====== TEXT BLOCK

ErrorLog logs/error_log

#

# LogLevel: Control the number of messages logged to the error_log.

# Possible values include: debug, info, notice, warn, error, crit,

# alert, emerg.

#

LogLevel warn

#

# The following directives define some format nicknames for use with

# a CustomLog directive (see below).

#

LogFormat "%h %l %u %t \"%r\" %>s %b \"%{Referer}i\" \"%{User-Agent}i\"" combined

LogFormat "%h %l %u %t \"%r\" %>s %b" common

LogFormat "%{Referer}i -> %U" referer

LogFormat "%{User-agent}i" agent

LogFormat "%v %h %l %u %t \"%r\" %>s %b %T" script

LogFormat "%v %h %l %u %t \"%r\" %>s %b \"%{Referer}i\" \"%{User-Agent}i\" VLOG=%{VLOG}e" vhost

# You need to enable mod_logio.c to use %I and %O

#LogFormat "%h %l %u %t \"%r\" %>s %b \"%{Referer}i\" \"%{User-Agent}i\" %I %O" combinedio

#

# The location and format of the access logfile (Common Logfile Format).

# If you do not define any access logfiles within a <VirtualHost>

# container, they will be logged here.  Contrariwise, if you *do*

# define per-<VirtualHost> access logfiles, transactions will be

# logged therein and *not* in this file.

#

CustomLog logs/access_log common

#

# If you would like to have agent and referer logfiles, uncomment the

# following directives.

#

#CustomLog logs/referer_log referer

#CustomLog logs/agent_log agent

#

# If you prefer a single logfile with access, agent, and referer information

# (Combined Logfile Format) you can use the following directive.

============

** ACTIONS TO TAKE **
**A)** In the logging configuration, replace "container" with "block" and write out the passage starting with "# The location" and going on through "in this file.".
**B)** What are the possible LogLevel values listed in the logging configuration?
**C)** Continue the logging configuration from where it stops.

====== RECORD EXTRACTS

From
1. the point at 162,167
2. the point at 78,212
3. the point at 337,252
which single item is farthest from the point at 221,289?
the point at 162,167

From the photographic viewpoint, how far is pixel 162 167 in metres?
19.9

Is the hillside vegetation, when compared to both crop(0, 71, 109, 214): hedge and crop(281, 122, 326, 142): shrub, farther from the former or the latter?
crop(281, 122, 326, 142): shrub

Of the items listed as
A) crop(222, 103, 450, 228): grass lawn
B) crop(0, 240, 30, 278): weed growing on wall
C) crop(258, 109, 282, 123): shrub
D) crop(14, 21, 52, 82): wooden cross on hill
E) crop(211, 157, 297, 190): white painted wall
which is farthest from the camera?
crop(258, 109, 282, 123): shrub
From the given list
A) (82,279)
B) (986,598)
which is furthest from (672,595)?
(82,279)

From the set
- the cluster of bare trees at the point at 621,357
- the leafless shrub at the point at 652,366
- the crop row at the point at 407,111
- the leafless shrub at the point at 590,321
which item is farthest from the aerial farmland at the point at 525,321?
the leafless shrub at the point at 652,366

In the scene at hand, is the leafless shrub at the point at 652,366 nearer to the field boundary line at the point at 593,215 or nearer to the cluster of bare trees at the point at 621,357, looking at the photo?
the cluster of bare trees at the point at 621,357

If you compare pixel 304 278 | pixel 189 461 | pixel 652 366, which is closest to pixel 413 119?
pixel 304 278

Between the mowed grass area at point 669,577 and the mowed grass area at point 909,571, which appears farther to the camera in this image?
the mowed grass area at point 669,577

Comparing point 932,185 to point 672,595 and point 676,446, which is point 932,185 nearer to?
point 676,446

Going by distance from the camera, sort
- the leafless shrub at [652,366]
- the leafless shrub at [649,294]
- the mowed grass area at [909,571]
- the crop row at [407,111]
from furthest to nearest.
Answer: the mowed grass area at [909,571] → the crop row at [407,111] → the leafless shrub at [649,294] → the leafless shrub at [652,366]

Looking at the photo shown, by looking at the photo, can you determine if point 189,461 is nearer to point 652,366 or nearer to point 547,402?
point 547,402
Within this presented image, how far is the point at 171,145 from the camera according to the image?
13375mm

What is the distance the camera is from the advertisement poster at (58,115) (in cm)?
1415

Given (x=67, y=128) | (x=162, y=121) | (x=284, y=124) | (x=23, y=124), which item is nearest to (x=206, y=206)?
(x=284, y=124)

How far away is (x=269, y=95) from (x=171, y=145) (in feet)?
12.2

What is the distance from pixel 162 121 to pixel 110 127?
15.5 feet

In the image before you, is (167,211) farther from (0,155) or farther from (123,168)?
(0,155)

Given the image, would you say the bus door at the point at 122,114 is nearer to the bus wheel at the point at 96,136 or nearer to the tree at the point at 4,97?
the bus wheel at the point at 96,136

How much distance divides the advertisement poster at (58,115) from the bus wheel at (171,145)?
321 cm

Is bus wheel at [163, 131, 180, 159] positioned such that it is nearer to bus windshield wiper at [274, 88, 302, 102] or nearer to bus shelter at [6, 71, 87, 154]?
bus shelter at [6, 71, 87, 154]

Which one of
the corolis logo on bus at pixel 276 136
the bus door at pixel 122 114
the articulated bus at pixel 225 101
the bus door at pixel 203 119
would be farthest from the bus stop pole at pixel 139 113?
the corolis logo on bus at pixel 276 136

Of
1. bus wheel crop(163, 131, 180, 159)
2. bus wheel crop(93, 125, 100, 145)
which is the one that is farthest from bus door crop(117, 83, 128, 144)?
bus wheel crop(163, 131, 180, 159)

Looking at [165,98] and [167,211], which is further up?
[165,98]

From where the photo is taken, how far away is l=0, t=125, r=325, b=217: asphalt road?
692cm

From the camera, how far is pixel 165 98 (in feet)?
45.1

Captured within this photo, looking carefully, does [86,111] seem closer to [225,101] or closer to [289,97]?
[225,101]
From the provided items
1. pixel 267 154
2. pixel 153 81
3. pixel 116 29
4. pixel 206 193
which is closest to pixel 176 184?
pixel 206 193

============

** RESULTS BY TASK **
**A)**
# The location and format of the access logfile (Common Logfile Format).

# If you do not define any access logfiles within a <VirtualHost>

# block, they will be logged here.  Contrariwise, if you *do*

# define per-<VirtualHost> access logfiles, transactions will be

# logged therein and *not* in this file.

**B)** debug, info, notice, warn, error, crit, alert, emerg

**C)**
#

#CustomLog logs/access_log combined

#

# ServerTokens

# This directive configures what you return as the Server HTTP response

# Header. The default is 'Full' which sends information about the OS-Type

# and compiled in modules.

# Set to one of:  Full | OS | Minor | Minimal | Major | Prod

# where Full conveys the most information, and Prod the least.

#

ServerTokens Prod

#

# Optionally add a line containing the server version and virtual host

# name to server-generated pages (internal error documents, FTP directory 

# listings, mod_status and mod_info output etc., but not CGI generated 

# documents or custom error documents).

# Set to "EMail" to also include a mailto: link to the ServerAdmin.

# Set to one of:  On | Off | EMail

#

ServerSignature On

#

# Aliases: Add here as many aliases as you need (with no limit). The format is 

# Alias fakename realname

#

# Note that if you include a trailing / on fakename then the server will

# require it to be present in the URL.  So "/icons" isn't aliased in this

# example, only "/icons/".  If the fakename is slash-terminated, then the 

# realname must also be slash terminated, and if the fakename omits the 

# trailing slash, the realname must also omit it.

#

# We include the /icons/ alias for FancyIndexed directory listings.  If you

# do not use FancyIndexing, you may comment this out.

#

Alias /icons/ "/var/www/localhost/icons/"

<Directory "/var/www/localhost/icons/">

    Options Indexes MultiViews

    AllowOverride None

    Order allow,deny

    Allow from all

</Directory>

#

# ScriptAlias: This controls which directories contain server scripts.

# ScriptAliases are essentially the same as Aliases, except that

# documents in the realname directory are treated as applications and

# run by the server when requested rather than as documents sent to the client.

# The same rules about trailing "/" apply to ScriptAlias directives as to

# Alias.

#

ScriptAlias /cgi-bin/ /var/www/localhost/cgi-bin/

<IfModule mod_cgid.c>

    #

    # Additional to mod_cgid.c settings, mod_cgid has Scriptsock <path>

    # for setting UNIX socket for communicating with cgid.

    #

    #Scriptsock            /var/run/cgisock

</IfModule>

#

# "/var/www/localhost/cgi-bin/" should be changed to whatever your ScriptAliased

# CGI directory exists, if you have that configured.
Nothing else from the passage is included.